# [SOLVED] Has anyone got Wifi to work on Lenovo X1 Carbon?

## philip

HW is Intel Wireless 7260 

http://www.intel.com/content/www/us/en/wireless-products/dual-band-wireless-ac-7260-bluetooth.html

http://wireless.kernel.org/en/users/Drivers/iwlwifi

I run kernel 3.12.13-gentoo

dmesg gives 

[    8.073580] iwlwifi 0000:03:00.0: request for firmware file 'iwlwifi-7260-7.ucode' failed.
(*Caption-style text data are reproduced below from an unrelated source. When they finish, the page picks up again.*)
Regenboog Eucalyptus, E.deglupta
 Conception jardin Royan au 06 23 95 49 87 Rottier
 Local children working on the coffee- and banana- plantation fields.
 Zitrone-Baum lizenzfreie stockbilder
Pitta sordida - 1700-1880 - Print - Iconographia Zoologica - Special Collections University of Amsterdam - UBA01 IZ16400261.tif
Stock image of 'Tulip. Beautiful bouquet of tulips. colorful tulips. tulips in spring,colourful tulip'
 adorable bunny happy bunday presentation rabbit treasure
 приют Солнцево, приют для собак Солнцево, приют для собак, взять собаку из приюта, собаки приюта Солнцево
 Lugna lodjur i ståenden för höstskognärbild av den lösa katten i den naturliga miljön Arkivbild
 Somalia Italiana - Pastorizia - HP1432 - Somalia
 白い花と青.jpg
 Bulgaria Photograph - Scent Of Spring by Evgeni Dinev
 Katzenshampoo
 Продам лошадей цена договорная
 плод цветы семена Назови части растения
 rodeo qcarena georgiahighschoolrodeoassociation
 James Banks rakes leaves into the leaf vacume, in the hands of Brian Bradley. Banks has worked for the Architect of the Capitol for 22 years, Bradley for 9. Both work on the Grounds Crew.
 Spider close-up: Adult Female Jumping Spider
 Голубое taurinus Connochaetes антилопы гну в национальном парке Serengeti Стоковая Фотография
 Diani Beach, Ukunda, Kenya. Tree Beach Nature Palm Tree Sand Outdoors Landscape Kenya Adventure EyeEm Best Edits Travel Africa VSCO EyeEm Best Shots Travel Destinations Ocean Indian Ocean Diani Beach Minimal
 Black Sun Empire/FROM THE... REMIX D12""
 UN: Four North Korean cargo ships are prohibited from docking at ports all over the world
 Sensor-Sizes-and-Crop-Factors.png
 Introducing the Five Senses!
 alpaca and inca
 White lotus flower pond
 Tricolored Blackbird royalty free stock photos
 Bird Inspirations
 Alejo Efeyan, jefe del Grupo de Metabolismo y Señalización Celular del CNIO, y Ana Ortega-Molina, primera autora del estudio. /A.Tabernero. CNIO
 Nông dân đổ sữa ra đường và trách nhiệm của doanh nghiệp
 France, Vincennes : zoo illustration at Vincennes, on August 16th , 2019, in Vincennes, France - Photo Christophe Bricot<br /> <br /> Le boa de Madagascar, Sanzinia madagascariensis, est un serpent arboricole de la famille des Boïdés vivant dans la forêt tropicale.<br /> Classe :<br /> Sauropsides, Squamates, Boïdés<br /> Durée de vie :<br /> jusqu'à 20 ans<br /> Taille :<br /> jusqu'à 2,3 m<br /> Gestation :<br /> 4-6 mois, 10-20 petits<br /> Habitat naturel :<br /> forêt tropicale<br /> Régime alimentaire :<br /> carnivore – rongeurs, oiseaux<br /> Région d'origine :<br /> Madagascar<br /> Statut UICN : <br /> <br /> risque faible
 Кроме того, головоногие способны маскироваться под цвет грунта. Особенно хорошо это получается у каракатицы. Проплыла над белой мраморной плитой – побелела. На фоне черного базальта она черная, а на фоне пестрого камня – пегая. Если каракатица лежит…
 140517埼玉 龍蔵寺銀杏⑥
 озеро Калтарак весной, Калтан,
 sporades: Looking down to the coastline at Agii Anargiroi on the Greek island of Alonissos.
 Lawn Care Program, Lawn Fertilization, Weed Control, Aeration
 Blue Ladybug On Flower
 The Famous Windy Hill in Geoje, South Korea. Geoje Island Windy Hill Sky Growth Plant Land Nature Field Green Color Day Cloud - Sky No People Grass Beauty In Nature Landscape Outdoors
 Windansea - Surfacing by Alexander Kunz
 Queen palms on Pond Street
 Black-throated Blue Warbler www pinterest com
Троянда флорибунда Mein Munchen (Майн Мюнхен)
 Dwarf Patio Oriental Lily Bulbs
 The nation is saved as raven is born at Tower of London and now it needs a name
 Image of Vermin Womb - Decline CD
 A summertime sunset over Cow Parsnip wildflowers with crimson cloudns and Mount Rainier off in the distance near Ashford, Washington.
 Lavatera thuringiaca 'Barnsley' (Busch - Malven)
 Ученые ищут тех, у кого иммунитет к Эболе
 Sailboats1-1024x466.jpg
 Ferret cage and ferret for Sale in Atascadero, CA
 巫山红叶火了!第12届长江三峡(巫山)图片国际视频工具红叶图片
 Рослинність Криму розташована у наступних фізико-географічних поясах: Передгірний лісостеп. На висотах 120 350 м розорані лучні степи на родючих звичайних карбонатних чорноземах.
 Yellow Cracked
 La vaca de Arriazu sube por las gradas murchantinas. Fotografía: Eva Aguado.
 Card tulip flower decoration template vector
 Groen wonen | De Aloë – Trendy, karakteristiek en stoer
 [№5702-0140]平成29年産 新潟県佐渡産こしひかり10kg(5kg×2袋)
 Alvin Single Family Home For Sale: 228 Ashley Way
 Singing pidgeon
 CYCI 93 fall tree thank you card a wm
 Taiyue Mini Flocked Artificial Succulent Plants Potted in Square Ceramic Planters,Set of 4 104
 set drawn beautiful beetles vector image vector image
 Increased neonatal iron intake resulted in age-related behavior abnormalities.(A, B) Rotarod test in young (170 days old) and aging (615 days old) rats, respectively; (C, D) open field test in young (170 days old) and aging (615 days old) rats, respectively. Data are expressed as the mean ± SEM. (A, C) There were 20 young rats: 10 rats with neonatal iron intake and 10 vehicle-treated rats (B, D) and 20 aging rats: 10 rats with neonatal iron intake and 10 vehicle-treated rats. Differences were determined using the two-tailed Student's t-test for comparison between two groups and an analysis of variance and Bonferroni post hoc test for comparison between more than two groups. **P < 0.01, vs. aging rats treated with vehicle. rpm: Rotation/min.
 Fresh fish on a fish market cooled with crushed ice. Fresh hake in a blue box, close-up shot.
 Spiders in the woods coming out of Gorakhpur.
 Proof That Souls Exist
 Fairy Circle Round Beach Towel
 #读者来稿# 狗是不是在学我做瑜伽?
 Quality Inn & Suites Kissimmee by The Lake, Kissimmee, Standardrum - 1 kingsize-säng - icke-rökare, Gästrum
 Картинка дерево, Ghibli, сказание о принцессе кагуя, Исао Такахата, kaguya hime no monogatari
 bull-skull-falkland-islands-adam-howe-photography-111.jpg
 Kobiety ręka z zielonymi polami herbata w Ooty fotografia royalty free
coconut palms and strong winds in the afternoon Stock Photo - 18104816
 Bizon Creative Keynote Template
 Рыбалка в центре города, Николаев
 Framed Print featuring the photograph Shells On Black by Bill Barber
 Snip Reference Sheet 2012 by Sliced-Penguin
I use the latest firmware package from the gentoo tree:

sys-firmware/iwl7260-ucode

      Latest version available: 22.24.8.0

      Latest version installed: 22.24.8.0

      Size of files: 338 kB

      Homepage:      http://wireless.kernel.org/en/users/Drivers/iwlwifi

      Description:   Firmware for Intel (R) Dual Band Wireless-AC 7260

      License:       ipw3945

When i look into the directory where the firmware is installed I get

# ls /lib/firmware/

intel  iwlwifi-7260-8.ucode

The driver seems to look for iwlwifi-7260-7.ucode while the available firmware is iwlwifi-7260-8.ucode

Has anyone got a solution to this problem?

----------

## albright

can't really help but will report that my T440S with

intel 7260 works (Intel Corporation Wireless 7260 (rev 6b))

with .8 firmware

you can get .7 here:

http://wireless.kernel.org/en/users/Drivers/iwlwifi#Download

here's what they say on that page:

 *Quote:*   

> Intel® Wireless 7260    
> 
> 3.10+    iwlwifi-7260-ucode-22.1.7.0.tgz
> 
> 3.13+    iwlwifi-7260-ucode-22.24.8.0.tgz    
> ...

 

But I tried the .9 and it did not work even though I'm on 3.14 kernel

EDIT: out of curiousity I tried the .9 firmware with gentoo-sources-3.15.0-r1 and

it works fine for me on T440S

----------

## philip

Thanks albright,

I tried the 3.10+ iwlwifi-7260-ucode-22.1.7.0.tgz version and now my HW i detected!

# dmesg | grep iwlwifi

```
[    8.016007] iwlwifi 0000:03:00.0: loaded firmware version 22.1.7.0 op_mode 

iwlmvm

[    8.016024] iwlwifi 0000:03:00.0: Detected Intel(R) Dual Band Wireless AC 

7260, REV=0x144

[    8.016367] iwlwifi 0000:03:00.0: L1 Enabled; Disabling L0S

[    8.016881] iwlwifi 0000:03:00.0: L1 Enabled; Disabling L0S
```

A new interface has been created

# ifconfig -a 

```
wlp3s0: flags=4098<BROADCAST,MULTICAST>  mtu 1500

        ether 7c:7a:91:a3:2f:5a  txqueuelen 1000  (Ethernet)

        RX packets 0  bytes 0 (0.0 B)

        RX errors 0  dropped 0  overruns 0  frame 0

        TX packets 0  bytes 0 (0.0 B)

        TX errors 0  dropped 0 overruns 0  carrier 0  collisions 0
```

But it is not recognized as a wireless interface.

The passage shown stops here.